Why Serverless in 2025?
Serverless eliminates entire categories of operational burden — no servers to patch, no capacity planning, pay only for what you use. But "just use Lambda" isn't a strategy. Serverless at scale requires deliberate architecture or you'll hit walls fast.
This guide covers lessons from running 150M+ Lambda invocations per month in a production fintech platform.
Event-Driven Architecture
The core rule: every Lambda is triggered by an event source, never called directly from another Lambda. Direct Lambda-to-Lambda calls create tight coupling, cascading failures, and idle-wait costs.
Conquering Cold Starts
Cold starts happen when Lambda creates a new execution environment — typically 100ms–2s depending on runtime and package size. Techniques we used to go from ~800ms to ~12ms:
- Provisioned Concurrency for latency-sensitive paths (checkout, auth)
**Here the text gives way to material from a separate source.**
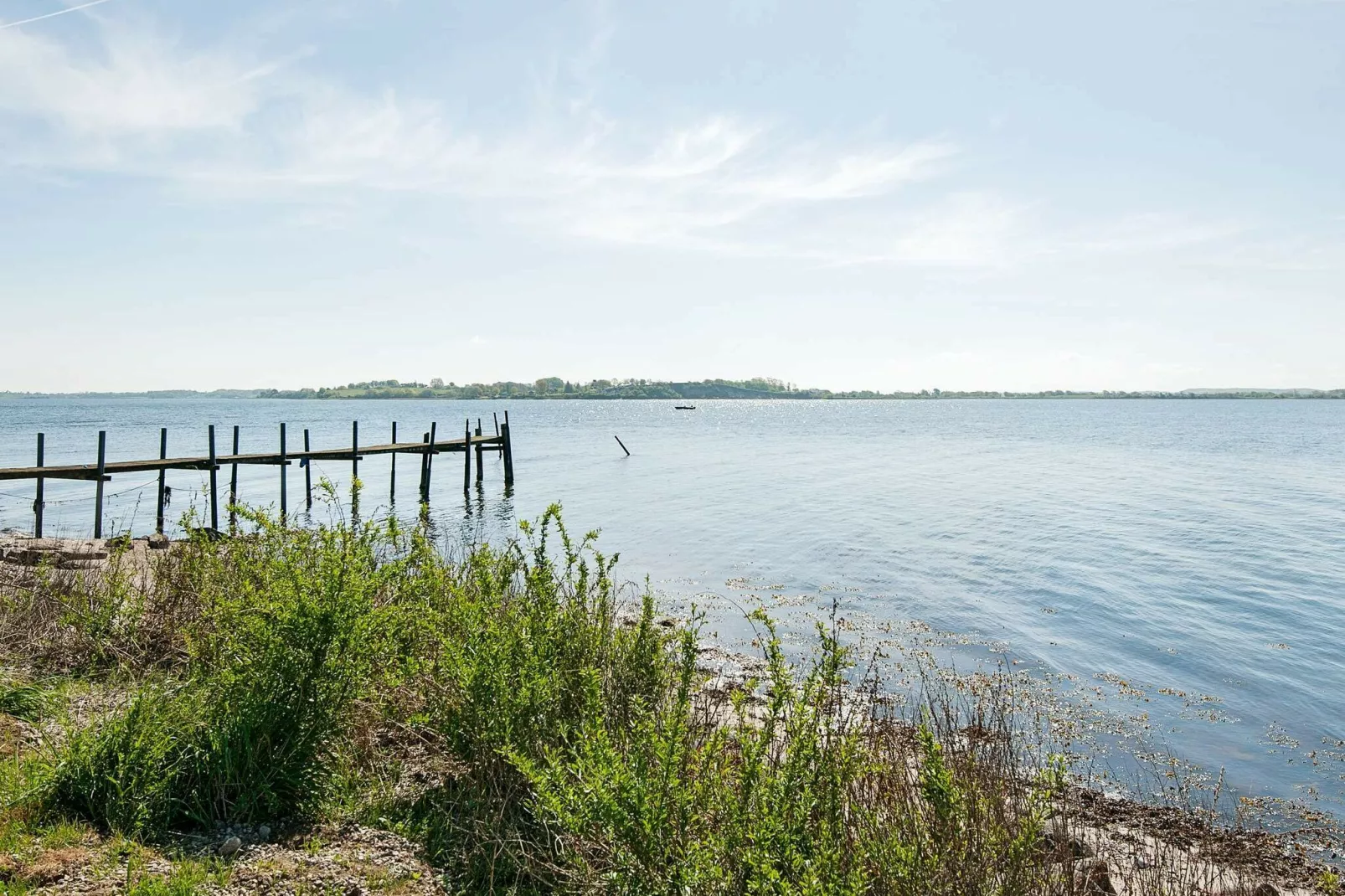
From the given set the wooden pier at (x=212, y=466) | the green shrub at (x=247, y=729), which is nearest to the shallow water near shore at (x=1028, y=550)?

- Slim packages — from 45MB to 3.2MB by removing dev deps and using Lambda Layers
- Right runtime — Node.js and Python start 5–10× faster than JVM runtimes
- Move init outside the handler — DB connections, SDK clients created once per container
// ❌ Bad — new DB connection every invocation
export const handler = async (event) => {
const db = await createConnection(); // cold start tax every time
return db.query('SELECT ...');
};
// ✅ Good — connection reused across warm invocations
let db;
const getDb = async () => db ?? (db = await createConnection());
export const handler = async (event) => {
const conn = await getDb(); // instant on warm invocation
return conn.query('SELECT ...');
};
Concurrency & Throttling
Lambda has an account-level concurrency limit (default 1000 per region). Without reserved concurrency, one noisy function can exhaust the entire limit — including your payment and auth flows. Reserve concurrency per critical function and use Provisioned Concurrency for predictable latency.
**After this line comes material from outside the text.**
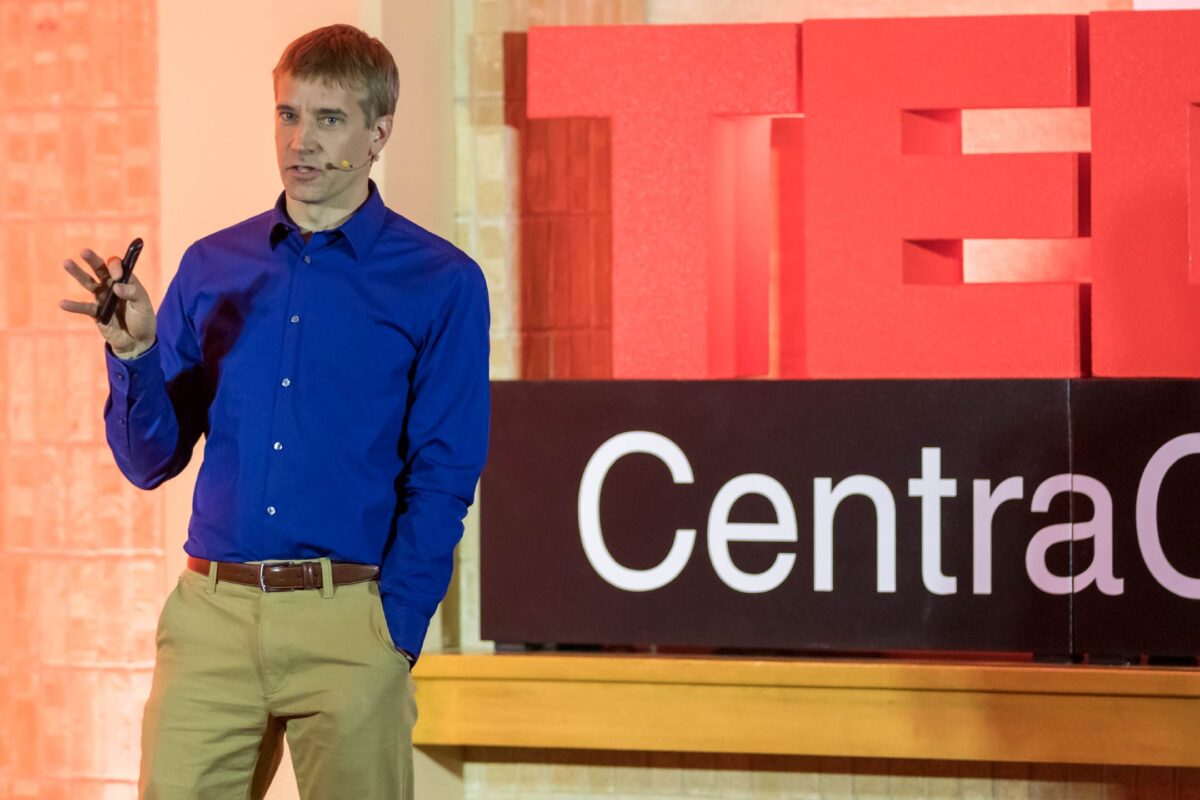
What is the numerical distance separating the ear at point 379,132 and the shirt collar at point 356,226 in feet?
0.26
resource "aws_lambda_function" "payment" {
reserved_concurrent_executions = 200 # hard cap
}
resource "aws_lambda_provisioned_concurrency_config" "warm" {
function_name = aws_lambda_function.payment.function_name
qualifier = aws_lambda_alias.live.name
provisioned_concurrent_executions = 20 # always warm
}
SQS + Dead Letter Queues
Every SQS-triggered Lambda must have a DLQ. Without it, failed messages silently vanish after the visibility timeout. Our setup: 3 retries → DLQ → PagerDuty alert + S3 for replay audit.
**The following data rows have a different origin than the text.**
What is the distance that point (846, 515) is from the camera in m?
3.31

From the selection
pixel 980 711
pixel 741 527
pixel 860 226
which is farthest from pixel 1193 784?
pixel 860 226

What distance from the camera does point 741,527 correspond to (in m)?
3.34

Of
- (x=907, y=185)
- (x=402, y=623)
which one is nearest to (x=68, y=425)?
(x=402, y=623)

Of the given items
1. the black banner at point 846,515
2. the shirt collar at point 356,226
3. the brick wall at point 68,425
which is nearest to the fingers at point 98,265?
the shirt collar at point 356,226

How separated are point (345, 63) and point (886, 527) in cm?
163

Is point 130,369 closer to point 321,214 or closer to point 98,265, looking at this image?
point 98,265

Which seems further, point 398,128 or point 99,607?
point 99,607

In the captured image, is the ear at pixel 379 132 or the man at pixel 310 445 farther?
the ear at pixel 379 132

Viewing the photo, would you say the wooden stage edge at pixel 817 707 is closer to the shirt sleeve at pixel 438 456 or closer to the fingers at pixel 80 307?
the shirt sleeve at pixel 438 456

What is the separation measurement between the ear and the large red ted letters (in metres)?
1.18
Observability with Lambda Powertools
CloudWatch's default Lambda metrics miss critical signals. We use Lambda Powertools for structured JSON logs, distributed tracing, custom metrics, and idempotency handling.
from aws_lambda_powertools import Logger, Tracer, Metrics
from aws_lambda_powertools.utilities.idempotency import idempotent
logger = Logger()
tracer = Tracer()
metrics = Metrics()
@logger.inject_lambda_context
@tracer.capture_lambda_handler
@idempotent(persistence_store=dynamodb_persistence)
def handler(event, context):
logger.info("Processing order", order_id=event["orderId"])
metrics.add_metric(name="OrderProcessed", unit="Count", value=1)
return process_order(event)
@idempotent on any Lambda handling financial transactions. It uses DynamoDB to guarantee exactly-once processing even when SQS delivers the same message twice.